** BEGIN STORED DATA **
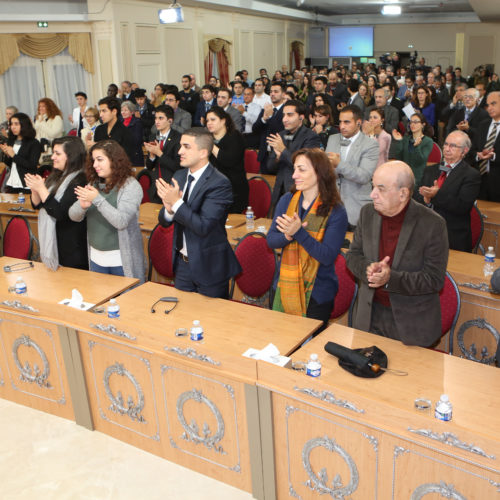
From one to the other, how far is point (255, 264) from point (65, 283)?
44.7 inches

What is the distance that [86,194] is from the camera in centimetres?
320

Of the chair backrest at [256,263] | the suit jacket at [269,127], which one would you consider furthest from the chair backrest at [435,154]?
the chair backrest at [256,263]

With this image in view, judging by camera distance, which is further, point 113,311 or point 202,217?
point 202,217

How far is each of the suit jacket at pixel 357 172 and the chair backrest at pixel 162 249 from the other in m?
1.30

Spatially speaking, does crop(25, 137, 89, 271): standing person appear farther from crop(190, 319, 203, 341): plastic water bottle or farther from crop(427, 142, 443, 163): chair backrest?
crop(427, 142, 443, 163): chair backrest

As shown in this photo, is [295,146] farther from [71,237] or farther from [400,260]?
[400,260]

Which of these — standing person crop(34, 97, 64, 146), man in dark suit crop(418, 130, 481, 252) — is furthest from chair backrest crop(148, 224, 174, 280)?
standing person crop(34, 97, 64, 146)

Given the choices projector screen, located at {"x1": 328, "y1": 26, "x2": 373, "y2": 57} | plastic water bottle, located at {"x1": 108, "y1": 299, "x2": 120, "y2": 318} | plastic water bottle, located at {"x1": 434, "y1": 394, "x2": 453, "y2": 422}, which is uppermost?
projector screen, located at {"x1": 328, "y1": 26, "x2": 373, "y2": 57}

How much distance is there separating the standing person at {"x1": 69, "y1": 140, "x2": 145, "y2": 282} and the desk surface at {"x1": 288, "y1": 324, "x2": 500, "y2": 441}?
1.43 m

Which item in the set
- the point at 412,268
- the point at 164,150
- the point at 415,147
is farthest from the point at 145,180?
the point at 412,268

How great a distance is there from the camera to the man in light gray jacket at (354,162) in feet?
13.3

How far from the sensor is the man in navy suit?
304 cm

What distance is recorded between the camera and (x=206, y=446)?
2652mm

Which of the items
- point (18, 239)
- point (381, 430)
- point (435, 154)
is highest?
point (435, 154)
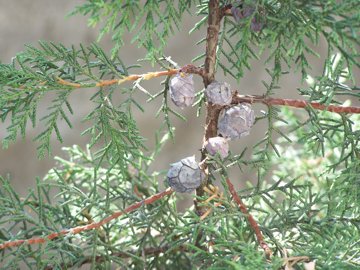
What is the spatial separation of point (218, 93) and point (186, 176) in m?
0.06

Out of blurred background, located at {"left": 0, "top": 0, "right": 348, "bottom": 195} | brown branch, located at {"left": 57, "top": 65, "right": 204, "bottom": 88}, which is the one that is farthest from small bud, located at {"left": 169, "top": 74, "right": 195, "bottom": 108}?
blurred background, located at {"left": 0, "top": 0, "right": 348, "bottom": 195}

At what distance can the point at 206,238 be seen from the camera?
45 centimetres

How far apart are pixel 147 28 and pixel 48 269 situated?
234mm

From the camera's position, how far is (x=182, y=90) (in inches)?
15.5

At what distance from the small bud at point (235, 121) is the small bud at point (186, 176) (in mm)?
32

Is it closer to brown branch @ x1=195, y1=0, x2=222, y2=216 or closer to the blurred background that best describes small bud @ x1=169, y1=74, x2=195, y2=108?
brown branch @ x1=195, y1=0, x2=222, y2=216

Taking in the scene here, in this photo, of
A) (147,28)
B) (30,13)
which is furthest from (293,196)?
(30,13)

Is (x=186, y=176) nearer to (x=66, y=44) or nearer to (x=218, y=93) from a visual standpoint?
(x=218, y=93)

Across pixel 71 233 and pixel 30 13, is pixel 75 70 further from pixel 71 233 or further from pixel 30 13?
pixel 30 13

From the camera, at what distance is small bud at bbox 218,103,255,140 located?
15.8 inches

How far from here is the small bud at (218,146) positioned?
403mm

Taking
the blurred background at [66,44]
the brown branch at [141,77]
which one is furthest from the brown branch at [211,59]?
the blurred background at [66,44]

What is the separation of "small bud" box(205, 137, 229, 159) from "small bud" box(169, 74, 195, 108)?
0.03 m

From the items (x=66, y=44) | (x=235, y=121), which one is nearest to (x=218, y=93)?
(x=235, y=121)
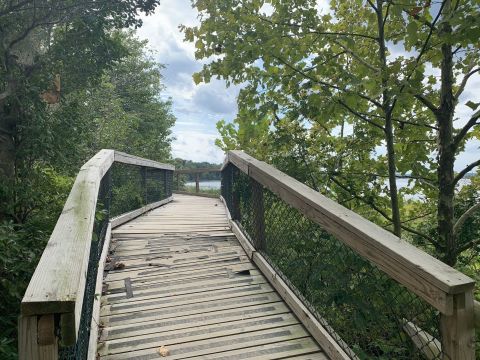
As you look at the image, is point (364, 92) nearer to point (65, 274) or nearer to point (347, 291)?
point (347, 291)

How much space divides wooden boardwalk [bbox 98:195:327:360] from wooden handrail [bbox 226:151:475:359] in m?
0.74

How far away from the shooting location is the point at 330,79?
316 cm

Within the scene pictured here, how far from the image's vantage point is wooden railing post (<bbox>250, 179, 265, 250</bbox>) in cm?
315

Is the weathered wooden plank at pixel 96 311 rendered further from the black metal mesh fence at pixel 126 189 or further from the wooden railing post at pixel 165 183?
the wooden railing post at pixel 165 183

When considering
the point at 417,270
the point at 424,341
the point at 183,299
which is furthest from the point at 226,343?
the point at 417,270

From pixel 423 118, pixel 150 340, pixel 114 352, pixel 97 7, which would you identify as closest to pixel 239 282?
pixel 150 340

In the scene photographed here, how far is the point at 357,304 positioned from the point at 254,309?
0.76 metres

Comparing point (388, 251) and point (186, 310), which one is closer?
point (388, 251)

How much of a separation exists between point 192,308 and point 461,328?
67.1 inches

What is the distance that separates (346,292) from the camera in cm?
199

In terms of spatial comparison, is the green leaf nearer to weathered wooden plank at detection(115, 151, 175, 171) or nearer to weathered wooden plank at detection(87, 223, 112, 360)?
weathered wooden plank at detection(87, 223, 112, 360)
** END STORED DATA **
PROBLEM:
Extract every line of the data exactly; pictures stay out.

SOLUTION TO THE PROBLEM:
From one to the other, how far is point (255, 264) from point (65, 283)?
44.7 inches

What is the distance that [86,194] is from the camera in centimetres?
320

Of the chair backrest at [256,263] | the suit jacket at [269,127], which one would you consider furthest from the chair backrest at [435,154]?
the chair backrest at [256,263]

With this image in view, judging by camera distance, which is further, point 113,311 or point 202,217?
point 202,217

How far is each of the suit jacket at pixel 357 172 and the chair backrest at pixel 162 249 from the other in m?
1.30

Spatially speaking, does crop(25, 137, 89, 271): standing person appear farther from crop(190, 319, 203, 341): plastic water bottle or farther from crop(427, 142, 443, 163): chair backrest?
crop(427, 142, 443, 163): chair backrest

As shown in this photo, is [295,146] farther from [71,237] or farther from [400,260]?
[400,260]

Which of these — standing person crop(34, 97, 64, 146), man in dark suit crop(418, 130, 481, 252) — is furthest from chair backrest crop(148, 224, 174, 280)?
standing person crop(34, 97, 64, 146)

Given the choices projector screen, located at {"x1": 328, "y1": 26, "x2": 373, "y2": 57} | plastic water bottle, located at {"x1": 108, "y1": 299, "x2": 120, "y2": 318} | plastic water bottle, located at {"x1": 434, "y1": 394, "x2": 453, "y2": 422}, which is uppermost?
projector screen, located at {"x1": 328, "y1": 26, "x2": 373, "y2": 57}

How much distance is there separating the standing person at {"x1": 69, "y1": 140, "x2": 145, "y2": 282} and the desk surface at {"x1": 288, "y1": 324, "x2": 500, "y2": 441}?
1.43 m

Which item in the set
- the point at 412,268
- the point at 164,150
- the point at 415,147
is farthest from the point at 145,180?
the point at 412,268

How great a distance is there from the camera to the man in light gray jacket at (354,162) in feet?
13.3

How far from the sensor is the man in navy suit?
304 cm

What distance is recorded between the camera and (x=206, y=446)?
2652mm

Which of the items
- point (18, 239)
- point (381, 430)
- point (435, 154)
is highest?
point (435, 154)
What is the spatial separation of point (218, 93) and point (186, 176) in m?
0.06

Out of blurred background, located at {"left": 0, "top": 0, "right": 348, "bottom": 195} | brown branch, located at {"left": 57, "top": 65, "right": 204, "bottom": 88}, which is the one that is farthest from small bud, located at {"left": 169, "top": 74, "right": 195, "bottom": 108}?
blurred background, located at {"left": 0, "top": 0, "right": 348, "bottom": 195}

At what distance can the point at 206,238 be seen from the camera?
45 centimetres

How far apart are pixel 147 28 and pixel 48 269 situated?
234mm

From the camera's position, how far is (x=182, y=90) (in inches)?
15.5

At what distance from the small bud at point (235, 121) is the small bud at point (186, 176) (in mm)?
32

Is it closer to brown branch @ x1=195, y1=0, x2=222, y2=216 or closer to the blurred background that best describes small bud @ x1=169, y1=74, x2=195, y2=108?
brown branch @ x1=195, y1=0, x2=222, y2=216

Taking in the scene here, in this photo, of
A) (147,28)
B) (30,13)
which is furthest from (293,196)?
(30,13)

Is (x=186, y=176) nearer to (x=66, y=44) or nearer to (x=218, y=93) from a visual standpoint?
(x=218, y=93)

Across pixel 71 233 and pixel 30 13, is pixel 75 70 further from pixel 71 233 or further from pixel 30 13?
pixel 30 13

From the camera, at what distance is small bud at bbox 218,103,255,140 located?
15.8 inches

How far from here is the small bud at (218,146) positioned?
403mm

Taking
the blurred background at [66,44]
the brown branch at [141,77]
which one is furthest from the brown branch at [211,59]?
the blurred background at [66,44]

What is the separation of "small bud" box(205, 137, 229, 159) from "small bud" box(169, 74, 195, 108)?
0.03 m

From the items (x=66, y=44) | (x=235, y=121), which one is nearest to (x=218, y=93)?
(x=235, y=121)
As you look at the image, is point (364, 92) nearer to point (65, 274) or nearer to point (347, 291)?
point (347, 291)

How much space divides wooden boardwalk [bbox 98:195:327:360] from wooden handrail [bbox 226:151:475:359] in m?
0.74

How far away from the shooting location is the point at 330,79?
316 cm

Within the scene pictured here, how far from the image's vantage point is wooden railing post (<bbox>250, 179, 265, 250</bbox>) in cm?
315

Is the weathered wooden plank at pixel 96 311 rendered further from the black metal mesh fence at pixel 126 189 or further from the wooden railing post at pixel 165 183?
the wooden railing post at pixel 165 183

When considering
the point at 417,270
the point at 424,341
the point at 183,299
which is furthest from the point at 226,343?
the point at 417,270

From pixel 423 118, pixel 150 340, pixel 114 352, pixel 97 7, which would you identify as closest to pixel 239 282?
pixel 150 340

In the scene photographed here, how far is the point at 357,304 positioned from the point at 254,309?
0.76 metres

Comparing point (388, 251) and point (186, 310), which one is closer?
point (388, 251)

How much of a separation exists between point 192,308 and point 461,328?
67.1 inches

What is the distance that separates (346,292) from the camera in cm?
199

In terms of spatial comparison, is the green leaf nearer to weathered wooden plank at detection(115, 151, 175, 171) or nearer to weathered wooden plank at detection(87, 223, 112, 360)?
weathered wooden plank at detection(87, 223, 112, 360)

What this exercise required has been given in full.